## Work request 1:
Using the blog post about wetland seedbanks, answer these questions:
(a) What handle does the author give for Eric?
(b) Where did the friendship give the author the chance to work?
(c) In how many parts does the author plan to tackle the paper?
## Work request 2:
Summarize the blog post about wetland seedbanks in two sentences.
## Work request 3:
Pick up the blog post about wetland seedbanks after its last line and continue writing it.

Friday, October 27, 2017

Wetlands are Also Amazing Under the Ground

Last year I read this actual good advice on the Internet: 


Eric (@MarshNinja) is my academic BFF, my mud brother, and a fellow marsh person who advised me, “The marsh giveth and the marsh taketh away.”  Through this friendship I got many good times as well as the chance to work on Chesapeake Bay, tend a greenhouse experiment, and ultimately help write a paper about it.  Academic paper writing is the worst, but slightly better with friends. 

"Spatial and temporal variation in brackish wetland seedbanks: Implications for wetland restoration following Phragmites control" is a complicated paper, so I thought I'd try to tackle it visually and in four parts. 

1. Why work on Phragmites?
2. Where and when did Phragmites research happen?
3. What are seedbanks?
4. How did the experiment work out?

## Data shown:
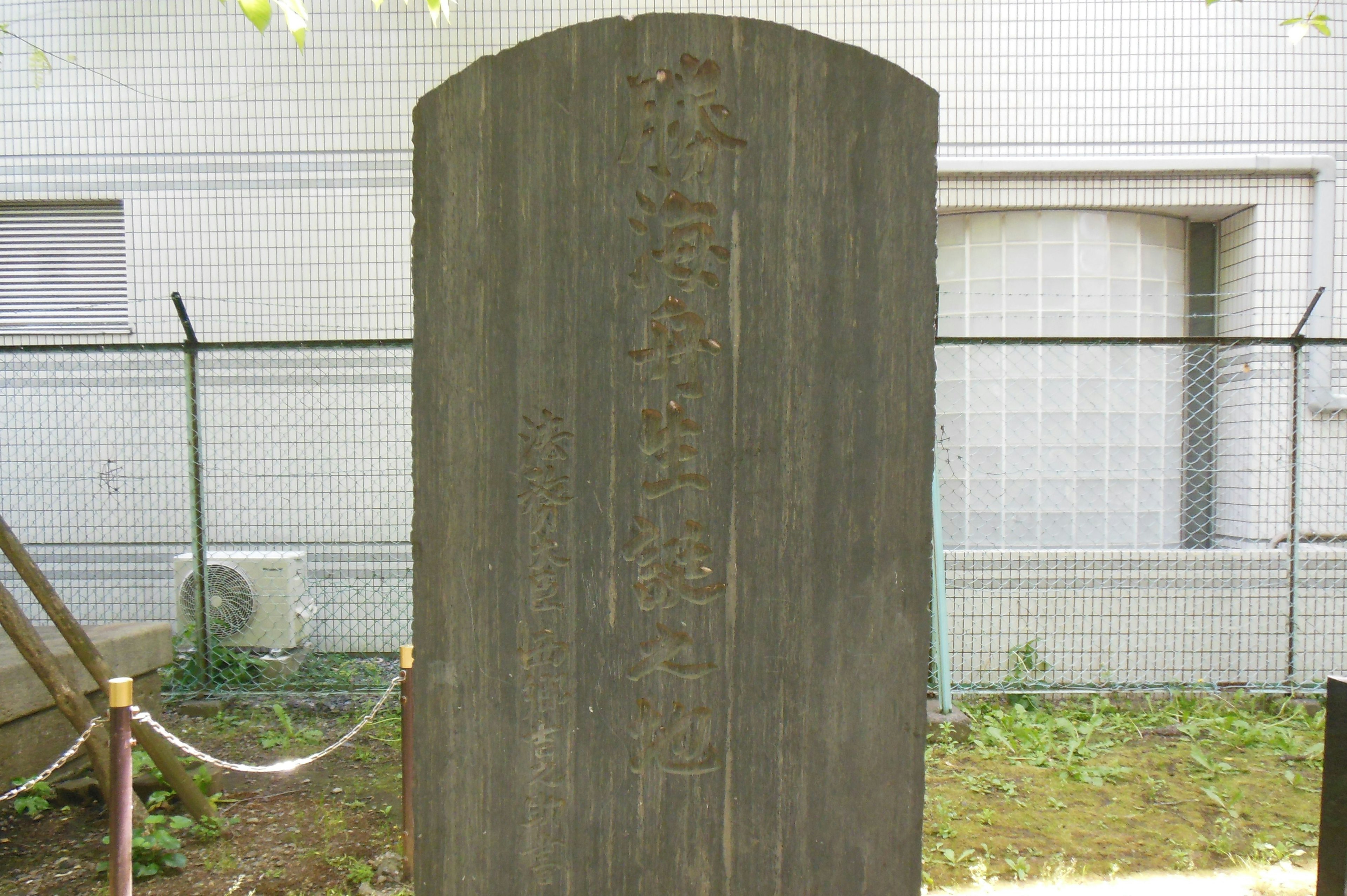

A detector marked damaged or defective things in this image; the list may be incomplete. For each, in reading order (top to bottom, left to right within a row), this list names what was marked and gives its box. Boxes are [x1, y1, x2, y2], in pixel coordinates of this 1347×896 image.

## Answer 1:
(a) @MarshNinja
(b) Chesapeake Bay
(c) Four

## Answer 2:
Through a friendship with Eric, a fellow marsh researcher, the author worked on Chesapeake Bay, tended a greenhouse experiment, and helped write a paper about it. Because the paper on brackish wetland seedbanks and restoration after Phragmites control is complicated, the author plans to explain it visually in four parts: why Phragmites matters, where and when the research happened, what seedbanks are, and how the experiment worked out.

## Answer 3:
1. Why Phragmites?  Phragmites is terrible, a literal wetland invader that conquers marshes and vanquishes native, nicer wetland plants.  Invading Phragmites is a problem across North America, and once it's in place we struggle to get rid of it.  


2.  Where and when Phragmites was studied.  Chesapeake Bay has been through some stuff.  In addition to being one of the first places invaded by Phragmites, it also supports a lot of people, hosts an international shipping port, and has a watershed covering six states with many potentially polluting land uses.


Eric's PhD work began in 2011, when he started an experiment to remove Phragmites from several wetlands across the Bay and see how marshes he herbicided (removal wetlands) compare to wetlands with untreated stands of Phragmites (control wetlands), and beautiful, uninvaded wetlands (native wetlands).  Eric measured a lot of wetland changes caused by spraying herbicide (like above ground vegetation and soil chemistry), but this paper focused on how seedbanks changed over three years in three types of wetlands (herbicided, Phragmites, and native) in five sub-watersheds with different land uses.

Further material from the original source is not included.